The MBA Conundrum


A colleague on my MBA programme here at the BI in Oslo questioned me somewhat aggressively the other week: “You seem very relaxed about the process of studying. Is this something you really want to do?”

Over the last few years, there has been a lot of scepticism surrounding the true value of MBAs once inside an organisation. As the first term of my MBA programme comes to a close, and I begin to look forward to a week absent of work and full of long Mediterranean dinners and hot evenings, I can’t help reflect as I sit in class now on the validity of all the scepticism. First of all, I am sympathetic to the cynics. For a long time I was a cynic myself of the validity of MBAs – after all, they are usually twenty-somethings like myself who think they know all the answers based on what has to be a fairly limited amount of real, practical experience.

From my experience on this MBA programme here at the BI in Oslo, the scepticism is not unjustified but it is misplaced.

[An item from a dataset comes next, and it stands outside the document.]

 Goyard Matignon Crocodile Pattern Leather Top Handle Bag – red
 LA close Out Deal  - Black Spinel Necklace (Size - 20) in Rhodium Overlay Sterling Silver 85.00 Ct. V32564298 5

When I chose to study an MBA, it was predominantly for the intellectual process of reasoning and studying that I wanted to do it. Unlike some, for me graduating in the top ten of the class is not an all-consuming goal – it is rather the acquisition of knowledge and the opportunity to be back in one of my favourite places, the classroom, again that are the pivotal reasons I am studying for this degree. It seems I am part of a minority, however. I may be fortunate in not finding the task of getting high grades overly demanding and actually enjoying the process of studying, but putting it diplomatically, there are certainly a number of less than congenial individuals on the programme who are clearly studying an MBA for one sole purpose: because they can’t rise any higher in their careers without one. The problem with these individuals is that studying an MBA is not what they need: what they need is a lesson in how to get on with people. Most of the types I am speaking about ironically have quite outstanding qualifications already; it is certainly not for lack of academic kudos that they have encountered a limit to how far they can rise within their respective organisations.

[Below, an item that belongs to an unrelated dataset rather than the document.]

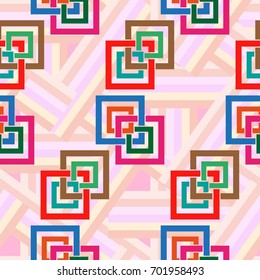 Endless abstract pattern. Background texture.  Vector illustration.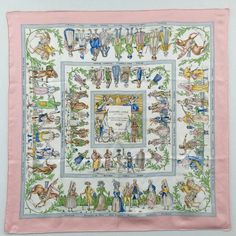 Brand Hermes Size W87cm X H87cm W34.3' X H34.3' Color Pink Material Silk Hermes Scarves, Hermes Accessories, Scarf Silk, Hermes Scarf, Silk Scarves, Scarfs, Scarf Wrap, Scarf Accessory, Layout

The problem is in the classification of “MBA’s” as a general categorical statement. It is immediately evident on this programme at least that those who are going to climb the ladder in an organisational context would do so anyway, without an MBA. All the programme does is to sharpen the intellectual process so that those who have been “winging” subjects like accounting for the past four years, like myself, can now talk about it with a sense of meaning. On the other hand, an MBA won’t teach those who have a personality disorder how to acquire a personality. Ironically, it is these students who are the most “grade” focused, and who therefore immediately, at least, come across as the most ambitious: because they have found themselves in the unenviable position of having to be. However, once these individuals assume management positions, they quickly find themselves at square one.

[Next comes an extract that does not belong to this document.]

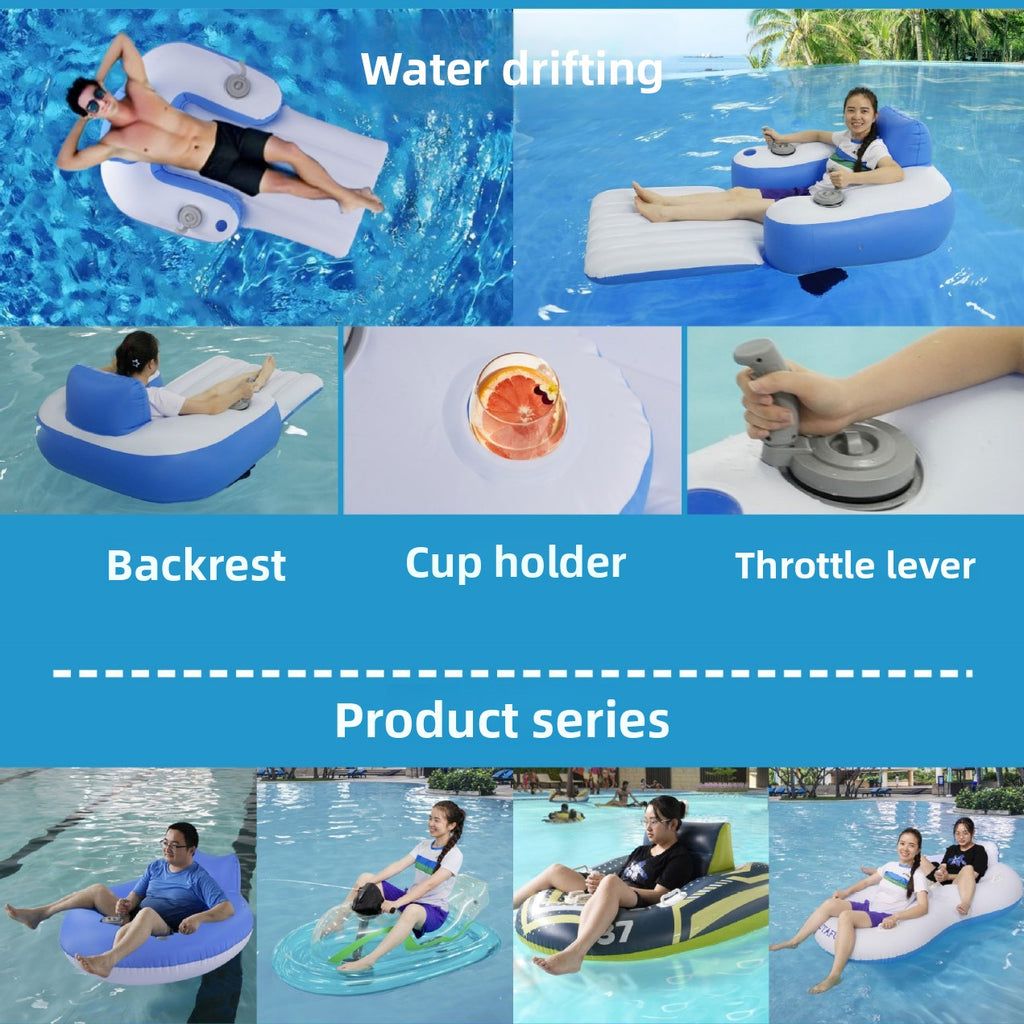 Inflatable Electric Floating Chair with Propeller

Management is more of an intuitive process than an intellectual one. The problem with studying an MBA for the students who are doing it with the sole purpose of advancing their careers in mind is that, while being somewhat more intuitive perhaps than most degrees, it is still predominantly an intellectual pursuit. MBA’s are great degrees, they are just being used for the wrong purpose.

Daniel M. Harrison is currently studying for a MBA at BI, Oslo. Prior to this he was Head of Private Client Services at St. Helen's Capital, and has been responsible for a number of small company fundraisings and IPOs in the U.K.

Daniel has written and lectured in the United Kingdom on Corporate Finance in the small company market as well as on cultural issues including the literary and music scene.